Comment by marcyb5st

17 hours ago

I always wondered. Isn't exactly what eBPF would allow you to do?

Assuming that cheats work by reading (and modifying) the memory of the game process you can you can attach a kprobe to the sys_ptrace system call. Every time any process uses it, your eBPF program triggers. You can then capture the PID and UID of the requester and compare it against a whitelist (eg only the game engine can mess with the memory of that process). If the requester is unauthorized, the eBPF program can even override the return value to deny access before the kernel finishes the request.

Of course there are other attack vectors (like spoofing PID/process name), but eBPF covers them also.

All of this to say that Linux already has sane primitives to allow that, but that, as long as devs don't prioritize Linux, we won't see this happening.

> your eBPF program triggers

but how does the anti-cheat know that the kernel is not modified such that it disables certain eBPF programs (or misreports cheats/spoofs data etc)?

This is the problem with anti-cheat in general (and the same exists with DRM) - the machine is (supposedly) under the user's total control and therefore, unless your anti-cheat is running at the lowest level, outside of the control of the user's tampering, it is not trustworthy. This leads to TPM requirements and other anti-user measures that are dressed as pro-user in windows.

There's no such thing in linux, which makes it inoperable as one of these anti-cheat platforms imho.

  • Great point. As I mentioned there are other attack vectors and you can mitigate them. For mitigating what you are mentioning for instance you don't just run one eBPF program, but you run a cluster of them that watch each other:

    (The following was refined by an LLM because I didn't remember the details of when I was pondering this a while back)

    All your anti cheats are eBPF programs hooked to the bpf() syscall itself.

    Whenever any process tries to call BPF_PROG_DETACH or BPF_LINK_DETACH, your monitors check if the target is one of the anti cheats in your cluster of anti-cheats.

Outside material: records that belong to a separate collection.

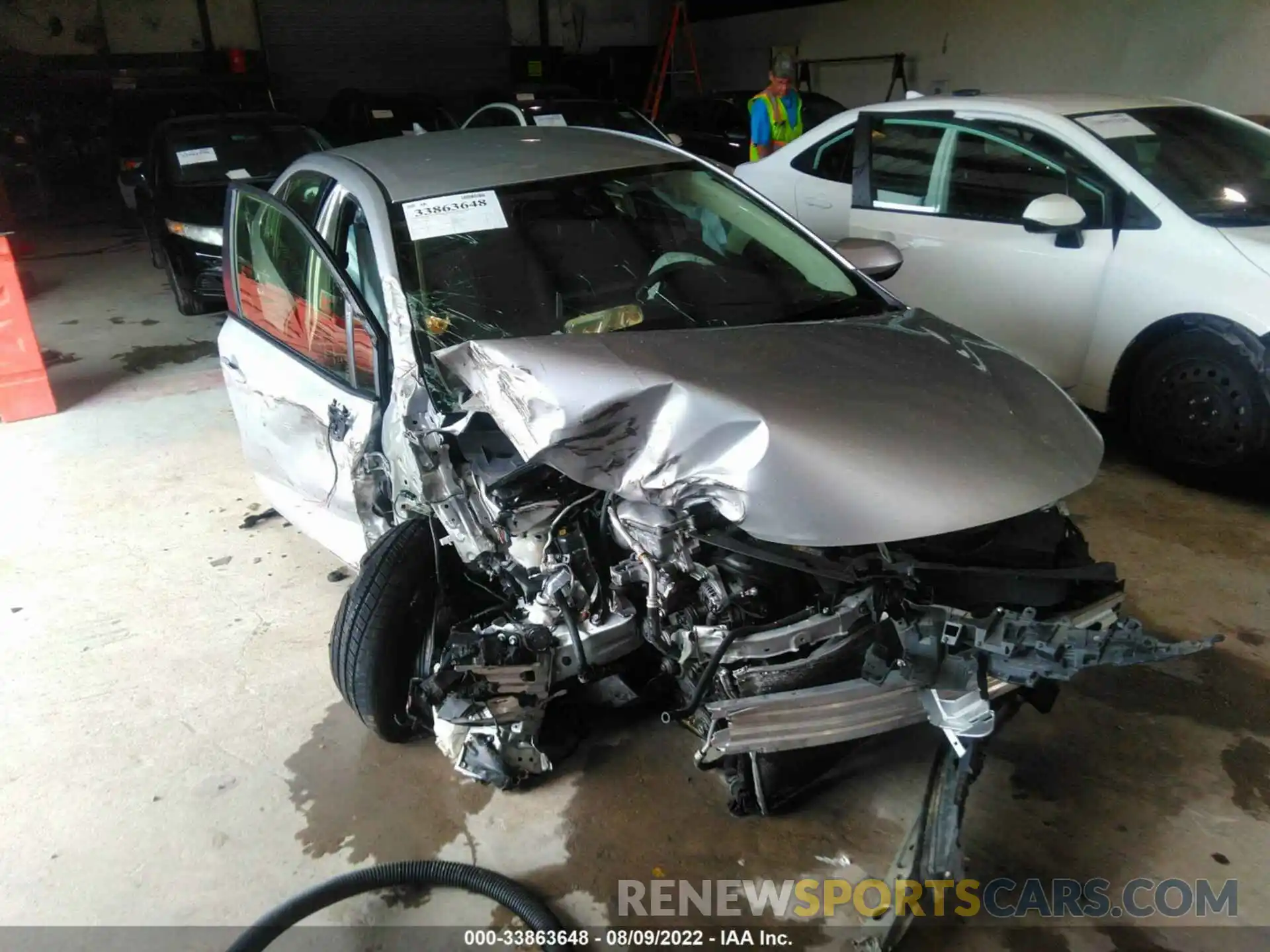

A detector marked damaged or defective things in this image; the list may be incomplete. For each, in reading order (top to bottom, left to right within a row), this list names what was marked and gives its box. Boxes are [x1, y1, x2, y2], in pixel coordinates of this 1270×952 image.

crumpled hood [1217, 223, 1270, 278]
shattered metal debris [239, 505, 279, 529]
severely damaged silver car [218, 128, 1222, 920]
crumpled hood [434, 312, 1101, 547]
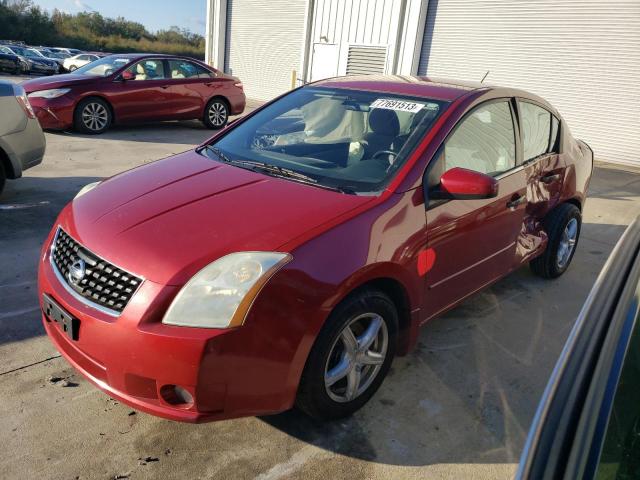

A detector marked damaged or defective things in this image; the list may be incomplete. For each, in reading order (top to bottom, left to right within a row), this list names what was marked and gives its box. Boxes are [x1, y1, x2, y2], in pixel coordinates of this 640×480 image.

damaged red car [37, 74, 592, 420]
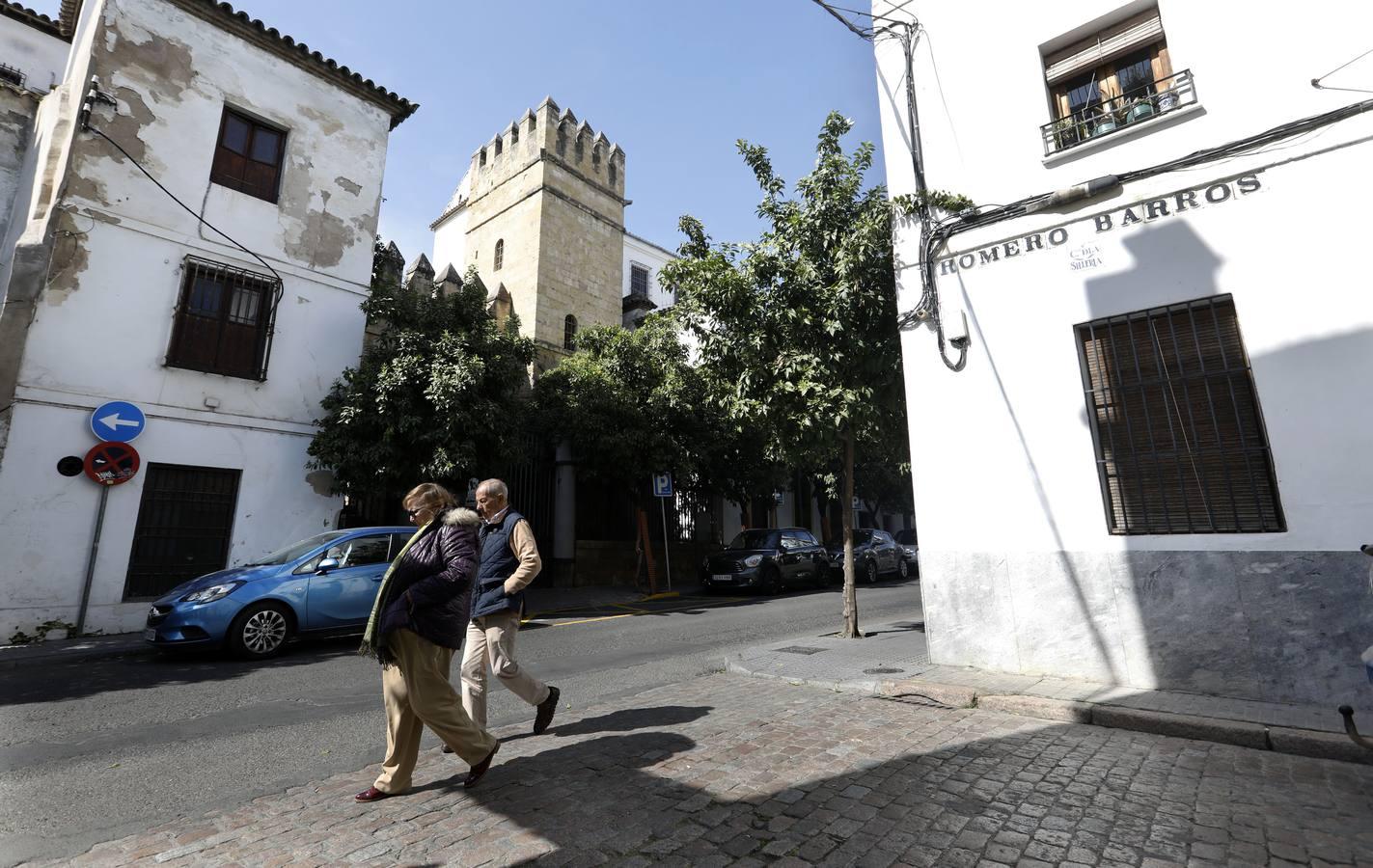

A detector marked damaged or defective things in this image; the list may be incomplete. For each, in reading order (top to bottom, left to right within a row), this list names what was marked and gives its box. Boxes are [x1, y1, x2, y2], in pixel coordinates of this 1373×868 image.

peeling plaster wall [0, 14, 69, 93]
peeling plaster wall [0, 0, 400, 637]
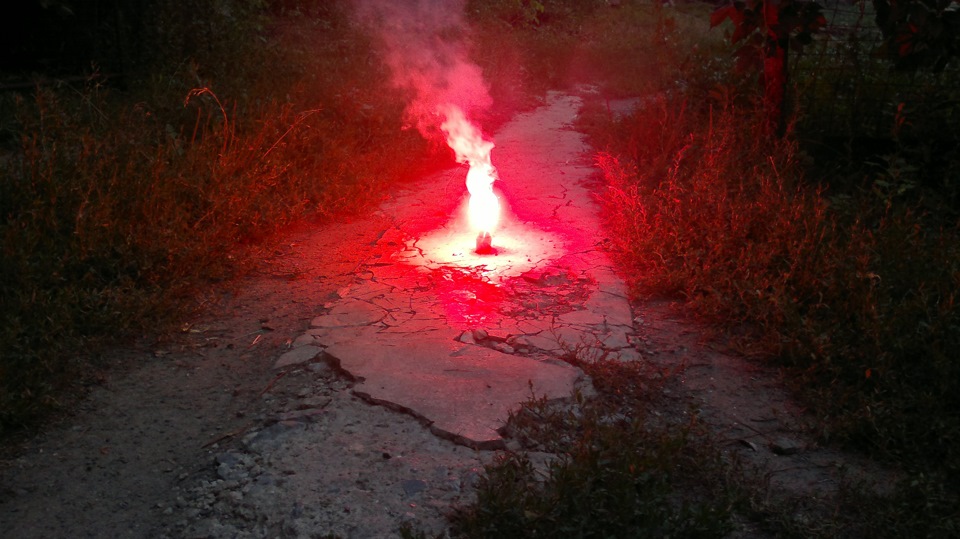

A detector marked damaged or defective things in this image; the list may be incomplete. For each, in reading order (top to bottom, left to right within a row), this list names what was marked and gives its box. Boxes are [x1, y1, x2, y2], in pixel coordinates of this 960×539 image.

cracked concrete path [272, 92, 636, 448]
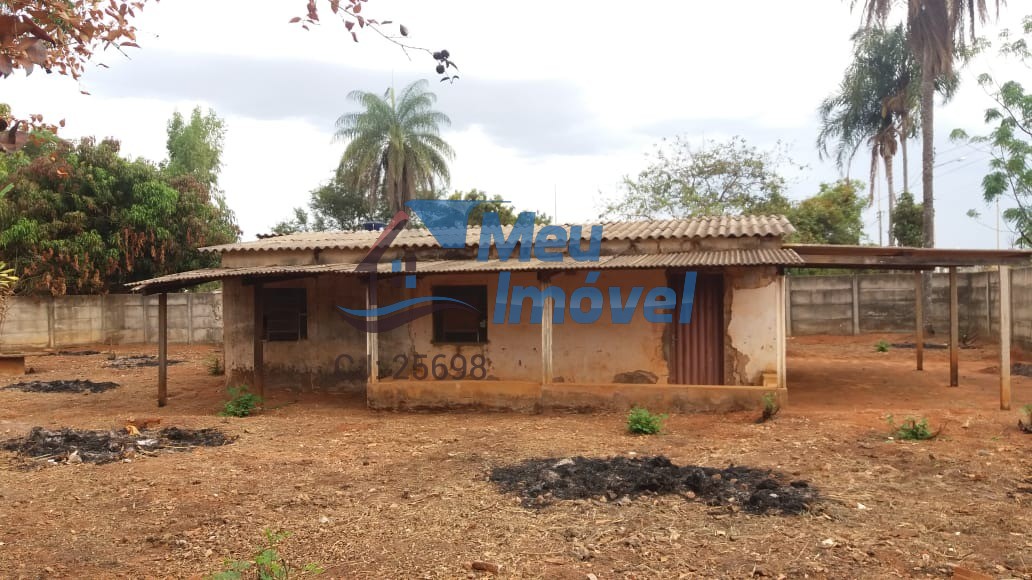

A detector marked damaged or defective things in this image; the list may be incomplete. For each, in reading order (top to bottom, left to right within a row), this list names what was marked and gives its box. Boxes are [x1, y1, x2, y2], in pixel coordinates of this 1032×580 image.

rusty metal carport [784, 242, 1032, 410]
burned debris patch [2, 424, 236, 464]
burned debris patch [490, 456, 816, 516]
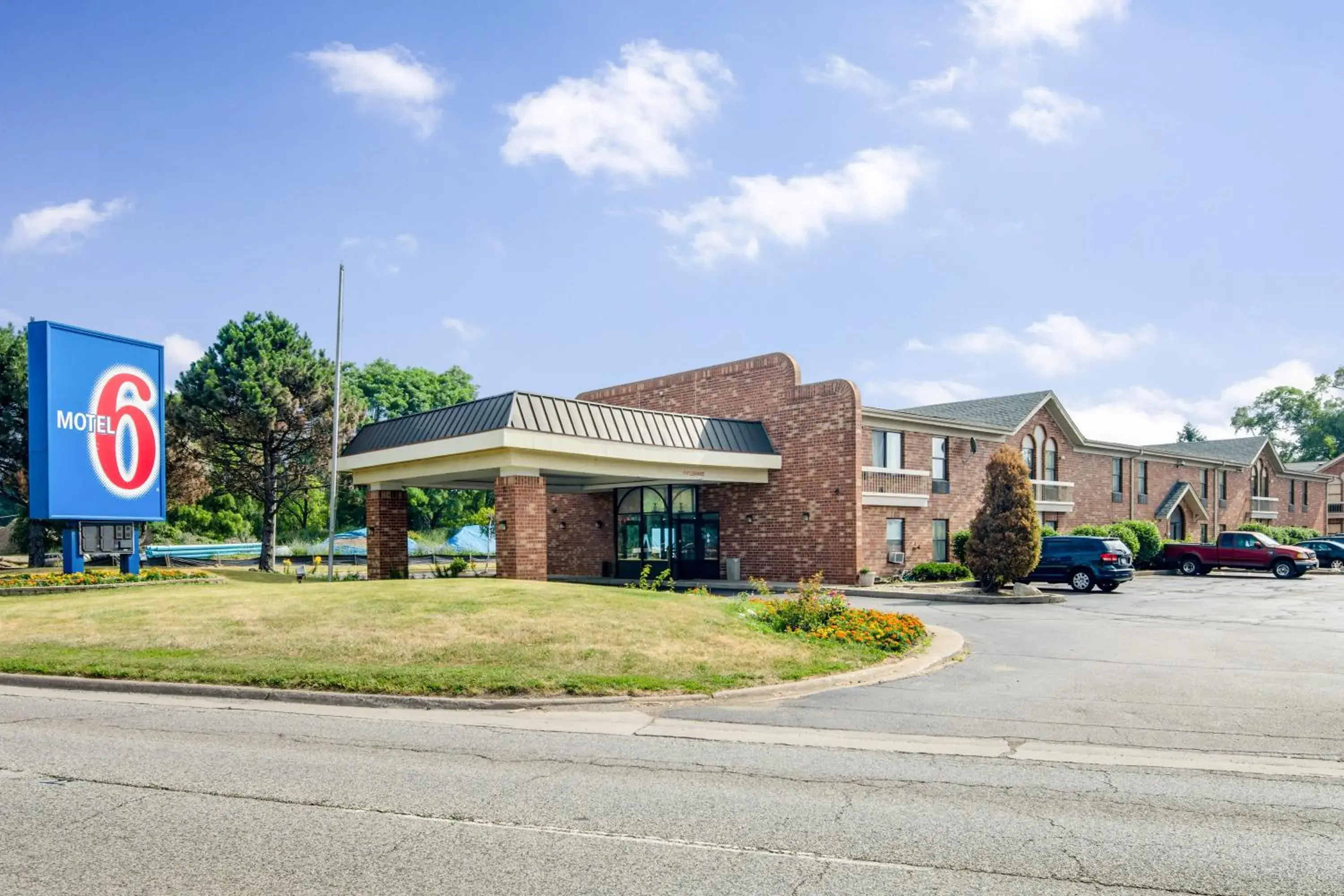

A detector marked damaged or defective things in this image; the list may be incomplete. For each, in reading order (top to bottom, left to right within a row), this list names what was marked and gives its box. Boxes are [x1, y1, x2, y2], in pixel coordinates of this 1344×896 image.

crack in pavement [0, 774, 1236, 896]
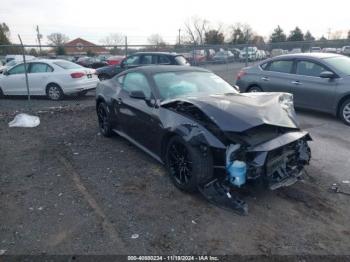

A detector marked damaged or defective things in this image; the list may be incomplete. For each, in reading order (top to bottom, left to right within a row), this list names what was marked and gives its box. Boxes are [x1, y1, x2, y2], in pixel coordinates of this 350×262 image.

damaged black mustang [95, 65, 312, 196]
crushed hood [163, 92, 300, 133]
crumpled front end [226, 129, 310, 190]
torn bumper [231, 131, 310, 190]
broken headlight [278, 93, 296, 113]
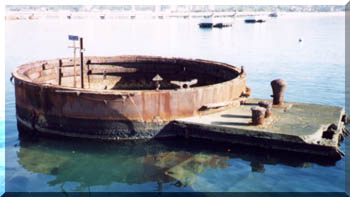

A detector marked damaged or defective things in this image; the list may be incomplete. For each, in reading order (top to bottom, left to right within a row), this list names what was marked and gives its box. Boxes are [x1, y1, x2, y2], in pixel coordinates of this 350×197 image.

oxidized iron surface [13, 54, 247, 139]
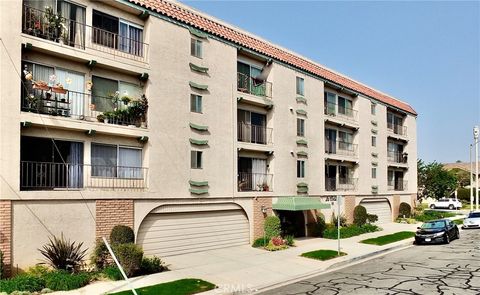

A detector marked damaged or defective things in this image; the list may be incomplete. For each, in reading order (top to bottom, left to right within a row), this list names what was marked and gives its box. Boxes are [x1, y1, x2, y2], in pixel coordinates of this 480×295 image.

cracked asphalt [260, 230, 480, 294]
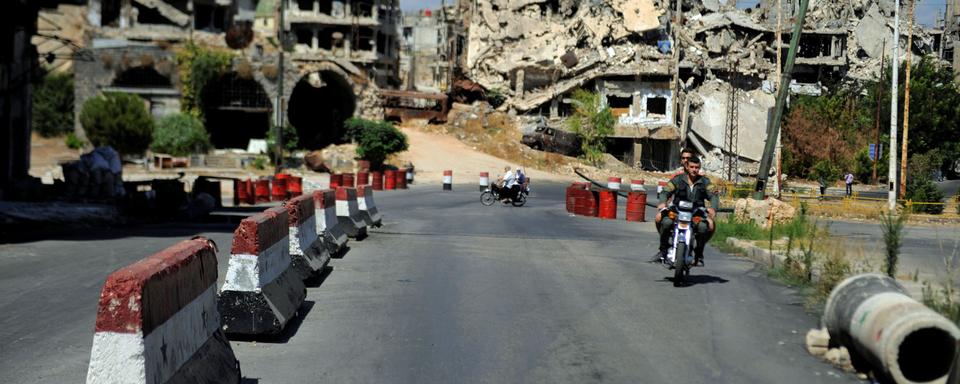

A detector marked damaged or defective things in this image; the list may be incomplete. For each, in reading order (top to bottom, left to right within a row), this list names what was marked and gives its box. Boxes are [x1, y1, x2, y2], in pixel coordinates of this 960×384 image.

broken window [113, 66, 172, 88]
damaged facade [68, 0, 398, 150]
damaged concrete building [71, 0, 400, 150]
wrecked car [520, 125, 580, 157]
broken window [644, 97, 668, 115]
damaged concrete building [464, 0, 944, 176]
damaged facade [464, 0, 944, 176]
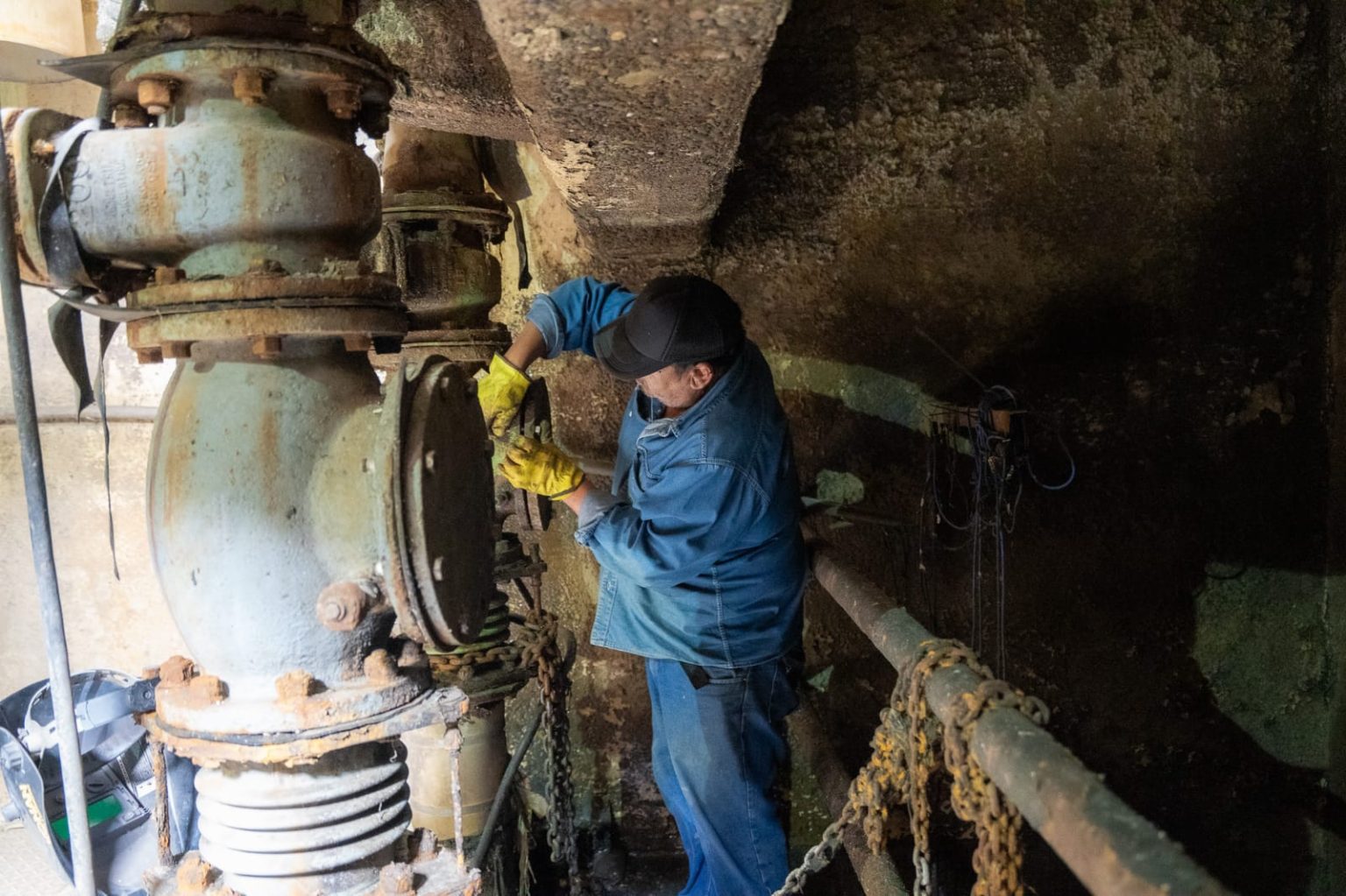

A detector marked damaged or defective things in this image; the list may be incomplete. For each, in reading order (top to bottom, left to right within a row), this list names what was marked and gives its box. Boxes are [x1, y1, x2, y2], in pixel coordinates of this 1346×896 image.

rusty bolt [111, 103, 149, 130]
rusty bolt [137, 78, 175, 116]
rusty bolt [231, 67, 268, 106]
rusty bolt [326, 82, 363, 120]
rusty bolt [252, 335, 284, 359]
rusty bolt [317, 582, 372, 631]
rusty bolt [159, 655, 196, 690]
rusty bolt [188, 676, 228, 704]
rusty bolt [275, 669, 317, 704]
rusty bolt [361, 648, 396, 683]
rusted pipe [806, 547, 1234, 896]
rusted pipe [785, 701, 911, 896]
rusty bolt [176, 851, 213, 893]
rusty bolt [375, 862, 414, 896]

    If an unauthorized process (even Root) tries to detach any of your anti-cheat processes, the eBPF program uses bpf_override_return to send an EPERM (Permission Denied) error back to the cheat.

    (End LLM part)

    Of course, you can always circumvent this by modifying and compiling the kernel so that those syscalls when targeting a specific PID/process name/UID aren't triggered. But this raises the difficulty of cheating a lot as you can't simply download a script, but you need to install and boot a custom kernel.

    So this would solve the random user cheating on an online match. Pro users that have enough motivation can and will cheat anyway, but that is true also on windows. Finally at top gaming events there is so much scrutiny as you need to play on stage on vetted PCs that this is a non-issue

    • It's open source. Somebody will simply publish an AUR package with a custom kernel that is one command away. You're underestimating the capability of motivated nerds to make a good UX when needed :p. This is how we ended up with SteamOS in the first place

      But given Linux kernel is monolithic and you can enforce signing of kernel modules too, using TPM to make sure the Kernel isn't tampered with is honestly the way to go.

  • but how can you prevent the user from modifying the kernel?

    • You can't, but circumventing anti cheats already happens on windows with all their fancy kernel level anti cheats.

      I believe the goal is to make it so uncomfortable and painful that 99.999% of the users will say fuck it and they won't do it. In this case users need to boot a custom kernel that they download from the internet which might contain key-loggers and other nasty things. It is not just download a script and execute it.

      For cheat developers, instead, this implies doing the modifications to allow those sys-calls to fly under the radar while keeping the system bootable and usable. This might not be trivial.